Question

If the HCF of $85$ and $153$ is expressible in the form $85n-153,$ then value of n is :
$
  A.\,{\text{ }}3 \\
  B.{\text{ 2}} \\
  {\text{C}}{\text{. 4}} \\
  {\text{D}}{\text{. 1}} \\
 $

Answer 1

Hint: Highest common factor (HCF) is the greatest number which divides each of the two or more numbers. It is also known as the Greatest Common Measure (GCM) and the Greatest Common Divisor (GCD).
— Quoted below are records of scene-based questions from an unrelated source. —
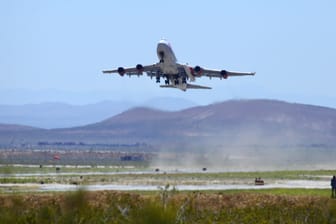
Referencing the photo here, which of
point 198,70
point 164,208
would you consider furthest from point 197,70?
point 164,208

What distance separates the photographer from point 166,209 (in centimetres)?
2675

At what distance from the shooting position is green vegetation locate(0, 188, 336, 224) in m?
28.2

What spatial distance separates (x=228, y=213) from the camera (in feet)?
149

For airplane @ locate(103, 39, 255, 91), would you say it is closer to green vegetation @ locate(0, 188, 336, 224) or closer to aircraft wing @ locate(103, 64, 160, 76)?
aircraft wing @ locate(103, 64, 160, 76)

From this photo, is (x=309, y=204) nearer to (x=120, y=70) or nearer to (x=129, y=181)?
(x=129, y=181)

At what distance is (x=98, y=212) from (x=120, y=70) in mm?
→ 52208

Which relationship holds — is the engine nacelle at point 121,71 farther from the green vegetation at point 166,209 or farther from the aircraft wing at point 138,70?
the green vegetation at point 166,209

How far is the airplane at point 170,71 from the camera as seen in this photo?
280 feet

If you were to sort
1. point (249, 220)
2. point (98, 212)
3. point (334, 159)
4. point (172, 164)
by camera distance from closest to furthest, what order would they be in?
point (98, 212), point (249, 220), point (172, 164), point (334, 159)

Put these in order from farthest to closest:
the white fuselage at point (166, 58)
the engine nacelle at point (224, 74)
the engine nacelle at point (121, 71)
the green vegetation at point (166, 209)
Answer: the engine nacelle at point (121, 71)
the engine nacelle at point (224, 74)
the white fuselage at point (166, 58)
the green vegetation at point (166, 209)

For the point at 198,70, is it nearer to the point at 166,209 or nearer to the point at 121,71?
the point at 121,71

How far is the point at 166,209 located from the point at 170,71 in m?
60.8

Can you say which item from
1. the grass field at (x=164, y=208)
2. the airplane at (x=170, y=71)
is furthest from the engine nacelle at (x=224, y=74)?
the grass field at (x=164, y=208)

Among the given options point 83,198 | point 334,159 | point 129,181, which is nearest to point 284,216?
point 83,198
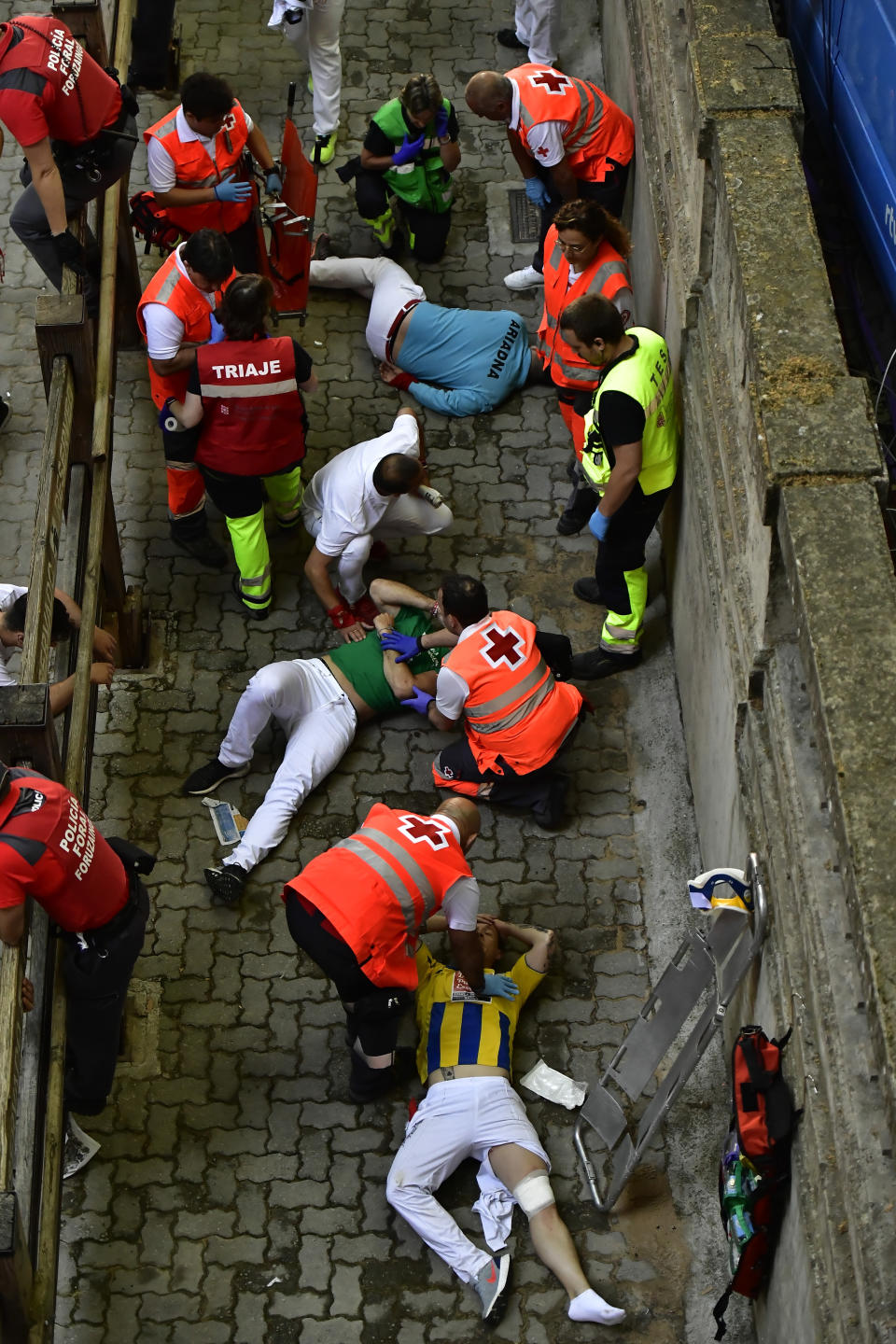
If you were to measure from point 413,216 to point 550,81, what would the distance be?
1.30m

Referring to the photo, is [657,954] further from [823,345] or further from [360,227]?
[360,227]

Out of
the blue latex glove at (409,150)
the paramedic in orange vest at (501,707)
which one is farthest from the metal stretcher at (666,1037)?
the blue latex glove at (409,150)

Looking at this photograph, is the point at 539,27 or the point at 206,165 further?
the point at 539,27

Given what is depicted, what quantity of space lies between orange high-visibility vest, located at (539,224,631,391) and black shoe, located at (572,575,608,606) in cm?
94

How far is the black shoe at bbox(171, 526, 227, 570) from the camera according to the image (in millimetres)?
7621

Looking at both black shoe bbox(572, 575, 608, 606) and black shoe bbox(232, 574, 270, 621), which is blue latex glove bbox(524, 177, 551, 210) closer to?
black shoe bbox(572, 575, 608, 606)

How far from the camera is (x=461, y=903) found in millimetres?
A: 5633

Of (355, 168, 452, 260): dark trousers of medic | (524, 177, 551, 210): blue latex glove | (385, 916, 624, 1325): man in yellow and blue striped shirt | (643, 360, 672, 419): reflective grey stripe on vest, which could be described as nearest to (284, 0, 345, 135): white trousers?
(355, 168, 452, 260): dark trousers of medic

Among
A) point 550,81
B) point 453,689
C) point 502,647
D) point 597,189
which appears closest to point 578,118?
point 550,81

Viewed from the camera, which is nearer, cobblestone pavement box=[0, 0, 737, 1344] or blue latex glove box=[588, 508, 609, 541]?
cobblestone pavement box=[0, 0, 737, 1344]

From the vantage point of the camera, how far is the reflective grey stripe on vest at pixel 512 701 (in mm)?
6438

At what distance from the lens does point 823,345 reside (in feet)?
17.0

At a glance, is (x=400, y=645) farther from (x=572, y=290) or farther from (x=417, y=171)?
(x=417, y=171)

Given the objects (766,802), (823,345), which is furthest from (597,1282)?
(823,345)
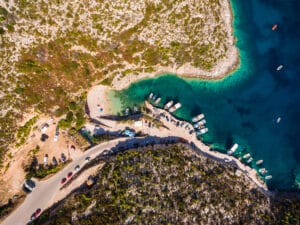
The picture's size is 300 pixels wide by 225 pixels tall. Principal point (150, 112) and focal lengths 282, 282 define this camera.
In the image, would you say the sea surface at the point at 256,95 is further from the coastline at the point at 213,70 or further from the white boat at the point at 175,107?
the white boat at the point at 175,107

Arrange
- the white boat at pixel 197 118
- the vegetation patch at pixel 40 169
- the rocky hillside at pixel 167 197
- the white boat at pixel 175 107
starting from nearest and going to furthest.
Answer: the rocky hillside at pixel 167 197, the vegetation patch at pixel 40 169, the white boat at pixel 175 107, the white boat at pixel 197 118

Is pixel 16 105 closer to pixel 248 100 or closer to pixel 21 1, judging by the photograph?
pixel 21 1

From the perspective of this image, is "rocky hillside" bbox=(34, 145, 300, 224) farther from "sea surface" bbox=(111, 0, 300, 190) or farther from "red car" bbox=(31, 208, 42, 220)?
→ "sea surface" bbox=(111, 0, 300, 190)

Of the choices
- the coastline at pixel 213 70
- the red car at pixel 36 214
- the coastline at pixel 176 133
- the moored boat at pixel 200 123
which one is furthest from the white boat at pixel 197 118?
the red car at pixel 36 214

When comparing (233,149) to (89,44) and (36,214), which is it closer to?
(89,44)

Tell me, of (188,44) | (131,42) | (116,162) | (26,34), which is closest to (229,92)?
(188,44)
Here we will find the HCF of both the given numbers and will compare it with the given form to find the unknown term.

Complete step-by-step answer:
Now, the Highest common factor (HCF) by the factorization method –
$\Rightarrow 85=17\times 5\ \text{ }......\text{(a)}$
Similarly for the other given number –
$\begin{align}
  & 153=17\times 9 \\
 & 153=17\times 3\times 3\text{ }.........\text{(b)} \\
\end{align}$
From the equations (a) and (b) –
The common factors of both the given numbers $85\,\text{and 153 is 17}$
Hence, the HCF of the given two numbers $85\,\text{and 153 is 17}$ …………………. (c)
Now, put the value of the equation (c) in the given expression
$\Rightarrow 85n-153=17$
Simplify using the basic mathematical operations, by the property when the term is moved from the right hand side to left hand side then the negative term is changed to positive and vice-versa.
$\begin{align}
  & 85n=17+153 \\
 & 85n=170 \\
\end{align}$
U se the identity, when the term in multiplicative at one side is moved to the other side, it goes to the division and vice-versa.
$\begin{align}
  & n=\dfrac{170}{85} \\
 & n=2 \\
\end{align}$
Therefore, the required solution - If the HCF of $85$ and $153$ is expressible in the form $85n-153,$ then value of n is $2$

So, the correct answer is “Option B”.

Note: We can find the HCF of any given number by two methods.
\[1)\] Prime factorization method and $2)$ the division method. Also, go through the difference between LCM (Least common Multiple) and HCF (Highest common multiple) and methods to find to solve these types of problems.